Another time to seek advice is on receipt of a review-summary statement after the study-section meeting. If an application’s score falls well outside the probable payline, a programme officer can tell investigators which criticisms carried the most weight during review and should therefore be given priority when the application is revised for resubmission. The programme officer can also offer guidance if an application’s score is close to what might be funded; paylines can shift for various reasons.
Ainsztein often advises investigators in this “doughnut hole” range to resubmit an application before funding decisions are made because, as experiments continue, they usually have updates. And a resubmission does not prevent the first attempt from being successful. “It is more work,” Ainsztein says, “But there are no guarantees until the award notice goes out.”
Programme officers ask that researchers be respectful of their time, however — waiting until three days before a deadline to seek help with a grant is ill-advised.
Ainsztein also encourages researchers to get involved in the review process itself.

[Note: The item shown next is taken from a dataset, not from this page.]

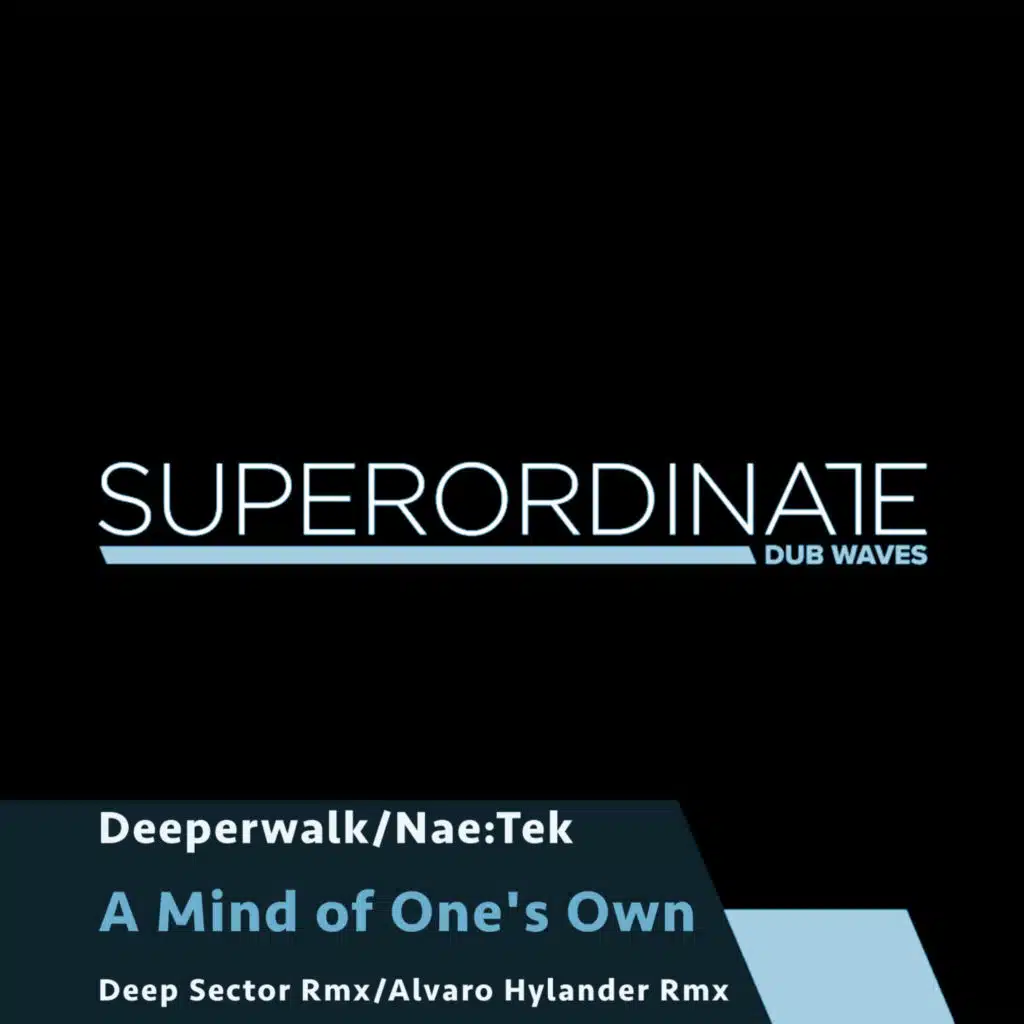 nae:tek & Deeperwalk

Young scientists, she says, should apply to the Early Career Reviewer programme at the NIH, which allows them to serve as grant reviewers in a limited capacity. Learning the process from the inside can be invaluable (see ‘Grant guidance’). Piccolo did this and says that the experience bolstered his confidence. After seeing other people’s proposals, he says, “I thought, ‘I can do this. If I put the effort in, I can be successful’.”
Grant guidance
Quick tips you’ve never heard
• Watch a video of a mock study-section discussion by the National Institutes of Health Center for Scientific Review.
• Do not name potential reviewers in your cover letter. This will immediately disqualify those people as having a potential conflict of interest.

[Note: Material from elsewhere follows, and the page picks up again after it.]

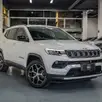 JEEP COMPASS 1.3 T270 TURBO FLEX LONGITUDE AT6 JEEP COMPASS 1.3 T270 TURBO FLEX LONGITUDE AT6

• Do name names when requesting in your cover letter that a direct competitor should not review your grant application.
• Look for ‘funding opportunity announcements’ or ‘requests for applications’ that identify institutes’ specific research priorities. Often, success rates for these dedicated pools of funding are higher than for general review pools.

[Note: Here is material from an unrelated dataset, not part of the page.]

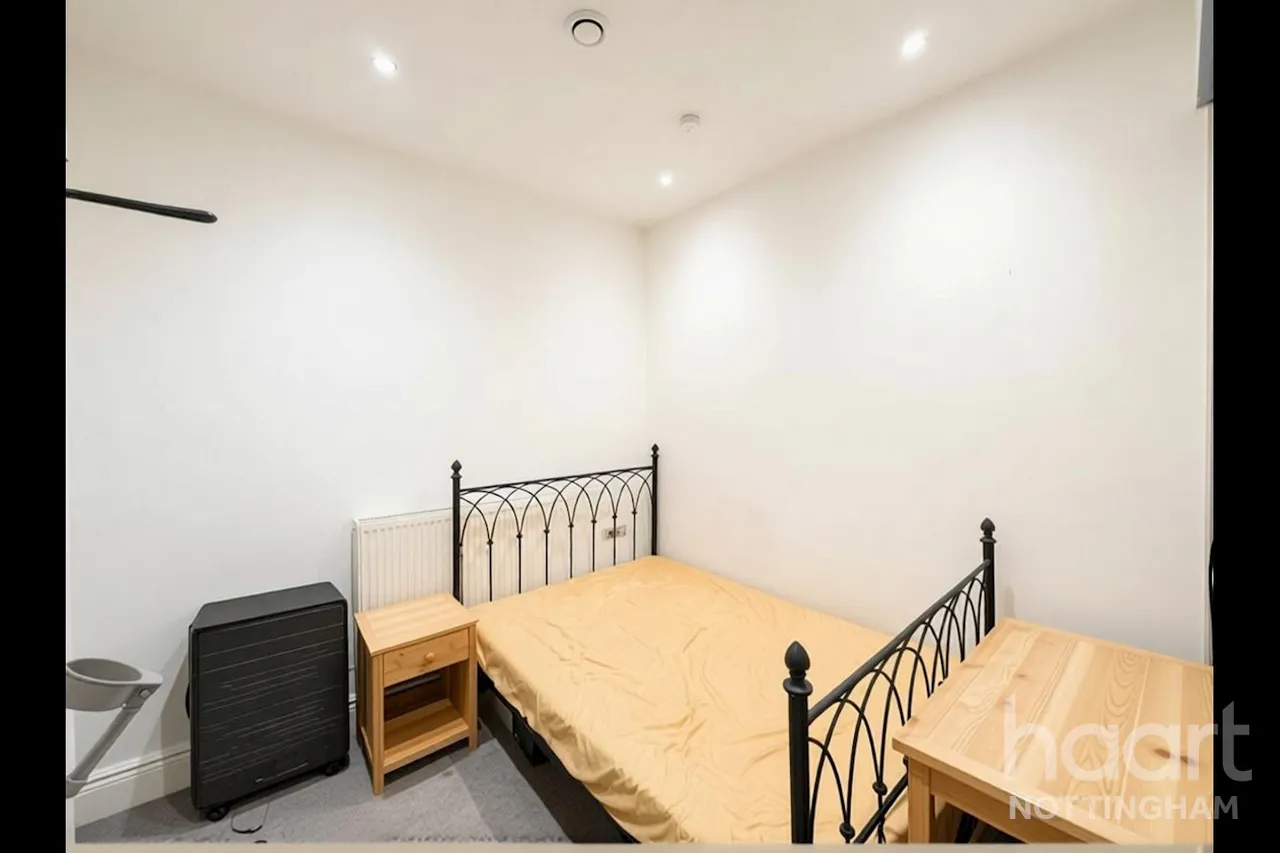 George Street, Nottingham, NG1, photo 9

• Do not oversell medical significance or pop a disease name into your title, if your research is really fundamental in nature. It could send your application to the wrong institute or study section, significantly lowering your chances.
But optimism is not in vast supply these days. Dara Ghahremani, an addiction researcher at the University of California, Los Angeles, says he feels as if he is on a grant-writing treadmill and someone keeps turning up the speed. Ghahremani earned an R21 early in his associate research-faculty position, but has since failed in seven attempts to obtain R21s and other grants. He has resorted to applying as a co-investigator on other people’s grant applications to cover his salary. With his time spread thinly, he has not been able to publish his own work in a timely manner, making it harder to apply for independent funding.
And the treadmill doesn’t stop after that first R01 is secured. Lorsch and his NIH colleagues are very much aware that renewing an R01 grant is also a daunting task. The success rate for first-time renewals has dropped dramatically over the past decade, from about 53% to 32%.
“We don’t want to bring a whole bunch of ESIs into the system if there’s not much for them downstream,” says Lorsch. He has some simple advice for those investigators who have earned their first R01: “Focus on the work you are doing for that grant.” That means ignoring the temptation to immediately try to win a second major grant, he says. The number one reason that investigators fail to renew a grant is that they have not shown enough productivity or progress, Lorsch says.
For the many young investigators whose first R01 attempts are triaged without being scored, Friedman-Hill offers encouragement: “Fifty per cent of the applications didn’t get discussed. They have good company.” Those applications come from a mix of new, experienced and very senior investigators, she says. “The difference is that experienced investigators will just keep trying.”